King stayed with the band until 1972, when he took a flyer and joined a Southern rock band that had opened for the Strawberry Alarm Clock on a regional tour. That band was Lynyrd Skynyrd, which was heading into the studio to record its first album with producer Al Kooper.
King started out playing bass and then switched to guitar.
He formed a songwriting partnership with singer Ronnie Van Zant, which produced “Poison Whisky” on that album and then later “Sweet Home Alabama,” one of the band’s two signature songs.
Other Skynyrd songs co-written by King include “Saturday Night Special,” “Swamp Music,” “I Need You,” “Workin’ for MCA” and “Railroad Song.”
King left Skynyrd after three albums. That was two years before the fatal plane crash that claimed the life of Ronnie Van Zant and other two other members of the band.
In 1987, King joined the Lynyrd Skynyrd survivors reunion tour and played with the band until health problems forced him out in 1996.

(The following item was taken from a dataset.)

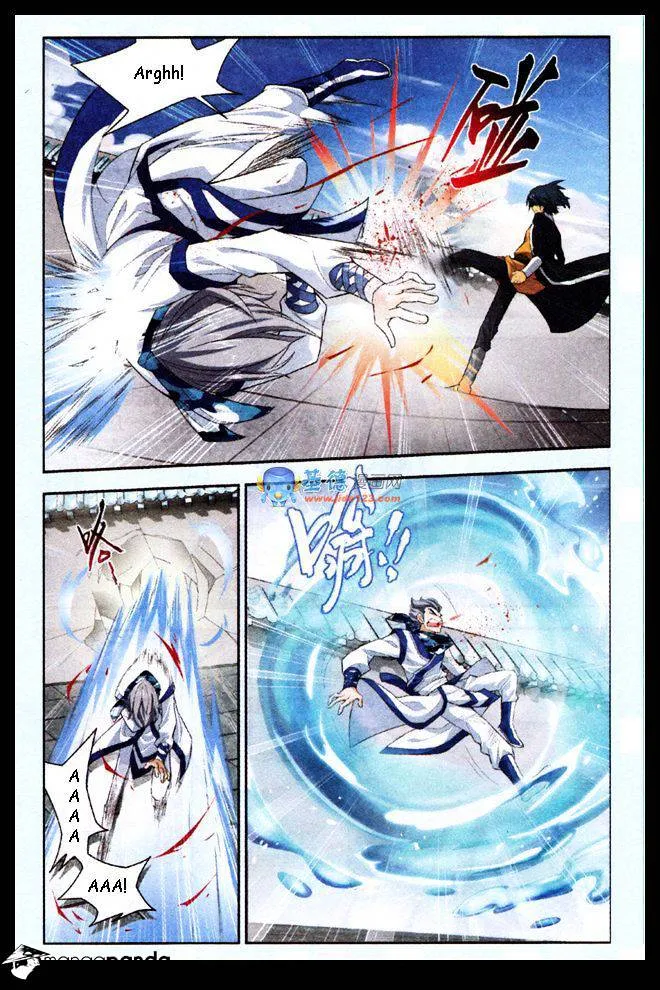 Battle Through The Heavens Zinmanga X Chapter 19 Page 17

In 2006, King entered the Rock and Roll Hall of Fame as a member of Lynyrd Skynyrd.
He retired from the music business, but wished he played on the Strawberry Alarm Clock’s new album, the band’s first in more than 40 years:
“The album is a labor of love,” King said in May 2012. “I wish I lived closer so I could take part. The guys play better than ever and the addition of Steve Bartek makes it now the way it should’ve been. I think his parents wouldn’t let him join the band! ‘Mr. Farmer’ is my favorite track. Mark Weitz NAILED it.”
Ed King died at his home in Nashville on Aug. 22, 2018. He was 68.